▸ **ACTIVITY LIST**
A) Reproduce the part of the passage on marijuana legalization starting with "In May 2013, forecasting" and going on through "regional socio-economic dynamics.".
B) According to the passage on marijuana legalization, which country became the first to legalize marijuana in 2013?
C) Carry on writing the passage on marijuana legalization from the point where it stops.

▸ **TEXT SECTION**
********

Marijuana is a sedative not a stimulant as many believe, and a 1994 NIDA (National Institute of Drug Abuse) report ranked cannabis (9%) the least addictive drug compared with caffeine (11%), cocaine (17%), alcohol (15%), heroin (23%), and nicotine (32%).

The many high-profile supporters of legalisation include Nobel Prize economist Milton Friedman, U.N. Secretary General Kofi Annan, and U.S. Presidents Carter and Clinton. Nineteen (19) American States and 12 European countries have decriminalised recreational marijuana. Hundreds of medical dispensaries provide prescription marijuana in USA, England, Europe, Switzerland, and elsewhere. Netherlands government earns 600 million Euros annually in medical sales.

In 2013, Uruguay became the first country to legalise marijuana following the Washington and Colorado initiatives and Caribbean lawmakers debate legalisation in The Bahamas, Jamaica, Puerto Rico, and St Lucia.

In May 2013, forecasting impending legalisation, former Microsoft Corporate executive Jamen Shively proactively launched visionary and revolutionary venture capitalism acquiring hundreds of marijuana dispensaries across America. With 40 % share of the estimated U$200 billion global industry Shively envisions his company creating the first global marijuana brand.

It is clear where all this is going. The prognosis sees U.S. government declassifying marijuana from its controlled substance status by 2016 legalising production, distribution, and consumption.

When America “sneezes” it infects the world in contagion that would open a floodgate of legalisation in all countries including the Caribbean – and Grenada. The new dispensation would be a paradigm shift in regional socio-economic dynamics.

********

▸ **DATA**
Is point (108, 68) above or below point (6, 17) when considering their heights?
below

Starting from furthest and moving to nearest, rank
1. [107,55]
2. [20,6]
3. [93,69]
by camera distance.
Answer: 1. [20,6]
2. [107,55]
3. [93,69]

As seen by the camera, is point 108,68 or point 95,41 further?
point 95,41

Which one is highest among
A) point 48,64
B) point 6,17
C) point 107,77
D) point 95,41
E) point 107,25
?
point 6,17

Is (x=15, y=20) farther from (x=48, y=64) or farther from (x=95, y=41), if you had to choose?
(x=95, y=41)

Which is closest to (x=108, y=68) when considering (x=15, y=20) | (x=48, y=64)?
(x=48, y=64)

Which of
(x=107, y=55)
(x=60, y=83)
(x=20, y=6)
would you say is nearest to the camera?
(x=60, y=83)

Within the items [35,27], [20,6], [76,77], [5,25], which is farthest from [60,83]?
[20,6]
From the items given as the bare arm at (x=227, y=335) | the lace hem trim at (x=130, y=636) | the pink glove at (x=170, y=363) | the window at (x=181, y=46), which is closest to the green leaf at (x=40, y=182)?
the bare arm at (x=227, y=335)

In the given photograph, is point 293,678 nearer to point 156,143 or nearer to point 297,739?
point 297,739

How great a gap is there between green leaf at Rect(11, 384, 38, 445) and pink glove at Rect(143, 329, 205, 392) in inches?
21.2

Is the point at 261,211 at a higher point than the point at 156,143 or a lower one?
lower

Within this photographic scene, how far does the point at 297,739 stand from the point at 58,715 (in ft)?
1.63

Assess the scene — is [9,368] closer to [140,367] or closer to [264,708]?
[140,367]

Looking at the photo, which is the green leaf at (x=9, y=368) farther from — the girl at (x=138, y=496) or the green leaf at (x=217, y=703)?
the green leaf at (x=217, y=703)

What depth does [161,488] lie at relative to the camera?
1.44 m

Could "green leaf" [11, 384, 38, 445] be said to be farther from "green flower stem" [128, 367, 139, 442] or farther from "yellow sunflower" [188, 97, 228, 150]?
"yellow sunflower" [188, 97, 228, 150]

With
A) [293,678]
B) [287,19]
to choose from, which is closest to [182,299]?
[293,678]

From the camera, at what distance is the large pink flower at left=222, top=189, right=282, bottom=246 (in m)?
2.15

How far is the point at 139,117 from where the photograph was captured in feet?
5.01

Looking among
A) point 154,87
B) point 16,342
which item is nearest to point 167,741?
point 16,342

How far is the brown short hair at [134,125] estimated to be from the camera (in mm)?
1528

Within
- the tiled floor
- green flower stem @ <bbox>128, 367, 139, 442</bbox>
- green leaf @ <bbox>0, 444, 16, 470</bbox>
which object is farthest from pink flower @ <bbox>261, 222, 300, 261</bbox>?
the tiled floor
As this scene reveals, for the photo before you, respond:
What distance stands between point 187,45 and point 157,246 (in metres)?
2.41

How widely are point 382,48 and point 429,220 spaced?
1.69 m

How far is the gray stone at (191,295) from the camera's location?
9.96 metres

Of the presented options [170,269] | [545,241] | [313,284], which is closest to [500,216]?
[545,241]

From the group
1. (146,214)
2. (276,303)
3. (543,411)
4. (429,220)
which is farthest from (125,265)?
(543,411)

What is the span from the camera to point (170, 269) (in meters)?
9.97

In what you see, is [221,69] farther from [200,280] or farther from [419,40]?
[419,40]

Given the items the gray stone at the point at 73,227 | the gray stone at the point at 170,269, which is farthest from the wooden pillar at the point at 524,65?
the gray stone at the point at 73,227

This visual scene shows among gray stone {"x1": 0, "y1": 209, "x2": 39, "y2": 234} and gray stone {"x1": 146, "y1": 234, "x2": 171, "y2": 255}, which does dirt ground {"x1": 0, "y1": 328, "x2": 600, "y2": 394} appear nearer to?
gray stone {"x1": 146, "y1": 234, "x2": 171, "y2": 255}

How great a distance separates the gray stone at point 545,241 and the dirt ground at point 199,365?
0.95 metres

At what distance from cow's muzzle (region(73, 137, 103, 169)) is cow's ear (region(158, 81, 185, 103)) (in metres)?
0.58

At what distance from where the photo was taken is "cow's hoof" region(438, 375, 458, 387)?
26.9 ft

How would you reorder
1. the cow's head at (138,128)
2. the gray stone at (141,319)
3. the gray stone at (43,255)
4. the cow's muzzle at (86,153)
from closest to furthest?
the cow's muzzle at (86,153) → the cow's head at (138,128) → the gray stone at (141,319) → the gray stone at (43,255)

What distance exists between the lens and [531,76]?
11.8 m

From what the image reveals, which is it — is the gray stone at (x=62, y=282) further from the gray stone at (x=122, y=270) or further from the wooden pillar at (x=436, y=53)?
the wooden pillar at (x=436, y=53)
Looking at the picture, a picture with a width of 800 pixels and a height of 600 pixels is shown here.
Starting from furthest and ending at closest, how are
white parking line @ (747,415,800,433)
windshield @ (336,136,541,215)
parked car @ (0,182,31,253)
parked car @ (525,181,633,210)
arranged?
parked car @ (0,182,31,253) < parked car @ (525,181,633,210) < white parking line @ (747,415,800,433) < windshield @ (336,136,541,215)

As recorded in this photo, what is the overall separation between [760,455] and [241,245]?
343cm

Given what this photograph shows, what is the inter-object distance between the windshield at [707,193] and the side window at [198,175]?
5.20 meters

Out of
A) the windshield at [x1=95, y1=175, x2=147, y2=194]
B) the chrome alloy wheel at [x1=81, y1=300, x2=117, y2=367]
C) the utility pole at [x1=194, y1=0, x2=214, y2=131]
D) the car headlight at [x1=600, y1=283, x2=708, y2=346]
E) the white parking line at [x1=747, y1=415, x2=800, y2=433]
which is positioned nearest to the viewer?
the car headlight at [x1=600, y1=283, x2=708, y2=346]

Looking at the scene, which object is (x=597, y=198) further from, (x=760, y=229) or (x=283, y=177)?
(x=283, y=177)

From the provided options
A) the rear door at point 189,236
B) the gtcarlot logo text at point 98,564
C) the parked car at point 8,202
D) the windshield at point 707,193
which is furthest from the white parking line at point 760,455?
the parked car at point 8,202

********

▸ **TASK-BY-TASK RESULTS**
A)
In May 2013, forecasting impending legalisation, former Microsoft Corporate executive Jamen Shively proactively launched visionary and revolutionary venture capitalism acquiring hundreds of marijuana dispensaries across America. With 40 % share of the estimated U$200 billion global industry Shively envisions his company creating the first global marijuana brand.

It is clear where all this is going. The prognosis sees U.S. government declassifying marijuana from its controlled substance status by 2016 legalising production, distribution, and consumption.

When America “sneezes” it infects the world in contagion that would open a floodgate of legalisation in all countries including the Caribbean – and Grenada. The new dispensation would be a paradigm shift in regional socio-economic dynamics.

B) Uruguay

C)
On the supply side, marijuana would become a specialty industry applying standard commercial best practices that would be replicated everywhere. Private ownership, property rights, and contract agreements will be enforced under the exigencies of civil law.

Thousands of manufacturing firms will grab market shares in the lucrative industry. A rigid regulation system will curb black marketers, unlicensed dealers, and tax evaders, and monitor advertising, packaging, and labeling.

It is estimated regulatory expenditure and the social cost of legalisation combined would be a fraction of current prohibition allocation.

Marijuana industries would use mass production technologies, scale economies, and modern industrial processes, generating economic activities throughout the supply chain with production subsidies, growers associations, and trade unions.

Market legalisation drastically reduces production costs, price plummets, and demand skyrockets. Removal of the monetary attraction of high risk premium and rapidly diminishing marginal (DMR) returns would decimate the criminal underground business.

As market demand grows exponentially, marijuana consumables differentiate to satisfy the needs of a diverse customer base. Spinoffs would include specialty food marts with gourmet marijuana edibles and high-end boutiques for tourists and elite connoisseurs of marijuana designer paraphernalia.

“Cannabis cafes” would compete with internet cafes. Marginal propensity to consume (MPC) projects price inelastic demand and negative income elasticity for gravitation to harder drugs. And analysts predict a consumer influx that doubles within five years.

The revenue side has a potential double bonanza for national budgets: millions in savings from prohibition expenditure cutbacks and millions in revenue collection. Throughout the marijuana value chain, from production to consumption, revenue streams would flow from multiple layers of taxation (excise, income, sales) and various fees, permits, and licenses.

The excise tax regimen adopts the tobacco model charging a fixed dollar amount on quantity per kilogram, but substantially higher. The fiscal dividend would close budgetary financing gaps with current account surplus for many governments.

Historically, lacking home-based expertise, technology, and industrial infrastructure Caribbean countries have exported their raw materials (cocoa, nutmeg) to manufacturing industrialised countries of America and Europe.

When the inevitable happens, and marijuana is fully legalised in these metropolitan destinations, we will be doing it again. This discussion is not advocacy, it’s economics.